- Seitentext:

Warum Peter Peter heißen muss
Müller, der auch maßgeblich am Buch mitgeschrieben hat, hat eine diebische Freude an der vermeintlichen Diskrepanz zwischen dem "Malle"-Klischee und dem feinen deutschen Theaterwesen. Als sich eine Darstellerin direkt dem Publikum zuwendet, raunt er: "Die berühmte Brecht'sche Wand wird geöffnet." Nur läuft dazu kein Text von Gotthold Ephraim Lessing oder anderen, sondern "Schatzi schenk mir ein Foto" von Mickie Krause.
Es gibt noch mehr beachtenswerte dramaturgische Kniffe. Ein Busfahrer etwa heißt Peter – na klar, denn das passt inhaltlich gut zum Gassenhauer "Das sind nicht 20 Zentimeter, nie im Leben, kleiner Peter". Als der Antagonist, der gemeine Millionär, versucht, Mallorca auf alkoholfreies Bier umzustellen, soll es im Stück musikalisch erst mal in Moll weitergehen – denn das ist im Kosmos dieser Geschichte ein klarer Fall von Tragödie.
Trotz aller Freude am absurden Jux sehen sich die Macher durchaus in einer altehrwürdigen Tradition. Geschäftsführer und Produzent Harald Reitinger kennt sich mit großen Gefühlen aus, er war in seiner Karriere unter anderem schon mitverantwortlich für die Hymne "Forever Number One" des FC Bayern. Er ruft als Referenz das Musical "Mamma Mia!" mit den großen ABBA-Hits auf. "Das sind wir - mit Malle", erklärt er. Autor Sven-Oliver Müller nennt als Vergleich Filme mit Peter Alexander, in denen es auch eine richtige Handlung gab – in die aber schöne Lieder eingebunden wurden.

- Auftrag: Aktualisiere den Seitentext von „Warum Peter Peter“ bis einschließlich „Fall von Tragödie.“, indem du „Busfahrer“ durch „Taxifahrer“ ersetzt. Gib diesen Abschnitt dann vollständig wieder. Verwende nur den Seitentext.

- Bereitgestelltes Material:
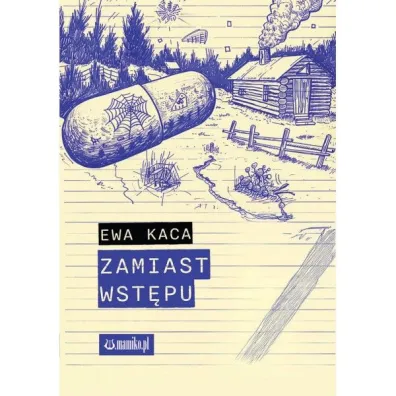 Zamiast wst�pu - Ewa  Kaca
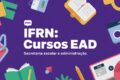 Estudantes no campus do IFRN com logotipo da instituição e texto 470 vagas grátis especialização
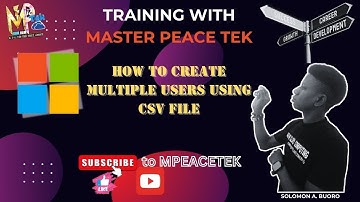 CREATING MULTIPLE USERS BY USING A CSV FILE UPLOAD || Solomon A. BUORO || MPeace Tek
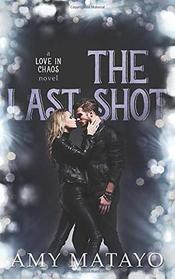 The Last Shot (Love In Chaos)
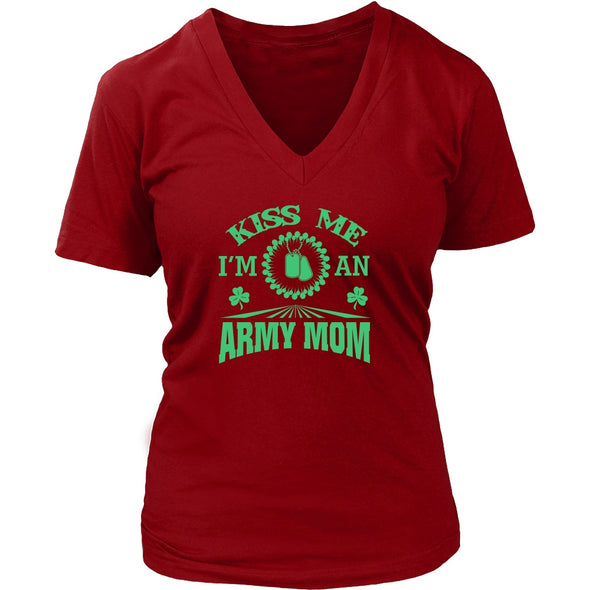Kiss Me I'm An Army Mom - MotherProud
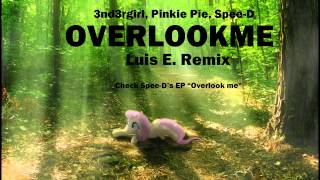 Spee-D, 3nd3rgirl, Pinkie Pie - Overlook Me (Luis Edot Remix)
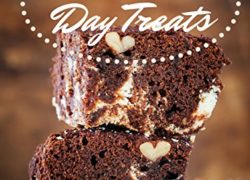 Valentine's Day Treats (Holiday Dessert Recipes): 25 Simple & Easy Valentine's Day Dessert Recipes (Quick and Easy Cooking Series)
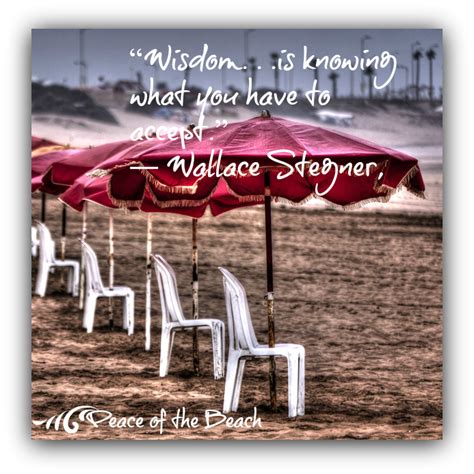 Accept Wallace Stegner Favorite Places Wisdom Peace Words Quotes
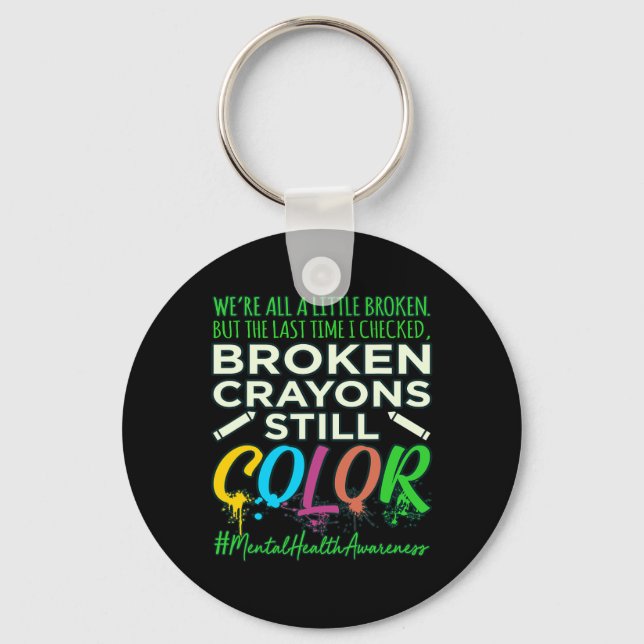 Broken Crayons Mental Health Awareness Supporter G Key Ring (Front)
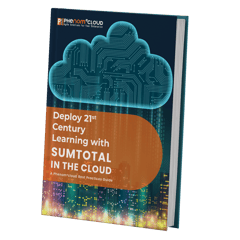 Deploy 21st Century Learning with SumTotal in the Cloud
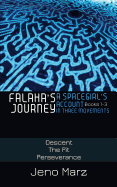 Falaha's Journey: A Spacegirl's Account in Three Movements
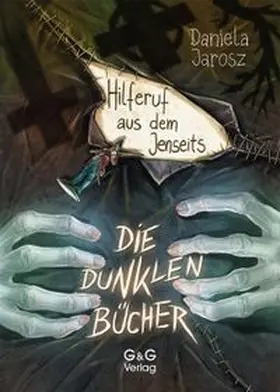 Höllwarth |  Die dunklen Bücher – Hilferuf aus dem Jenseits | Buch |  Sack Fachmedien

- Antwort:
Warum Peter Peter heißen muss
Müller, der auch maßgeblich am Buch mitgeschrieben hat, hat eine diebische Freude an der vermeintlichen Diskrepanz zwischen dem "Malle"-Klischee und dem feinen deutschen Theaterwesen. Als sich eine Darstellerin direkt dem Publikum zuwendet, raunt er: "Die berühmte Brecht'sche Wand wird geöffnet." Nur läuft dazu kein Text von Gotthold Ephraim Lessing oder anderen, sondern "Schatzi schenk mir ein Foto" von Mickie Krause.
Es gibt noch mehr beachtenswerte dramaturgische Kniffe. Ein Taxifahrer etwa heißt Peter – na klar, denn das passt inhaltlich gut zum Gassenhauer "Das sind nicht 20 Zentimeter, nie im Leben, kleiner Peter". Als der Antagonist, der gemeine Millionär, versucht, Mallorca auf alkoholfreies Bier umzustellen, soll es im Stück musikalisch erst mal in Moll weitergehen – denn das ist im Kosmos dieser Geschichte ein klarer Fall von Tragödie.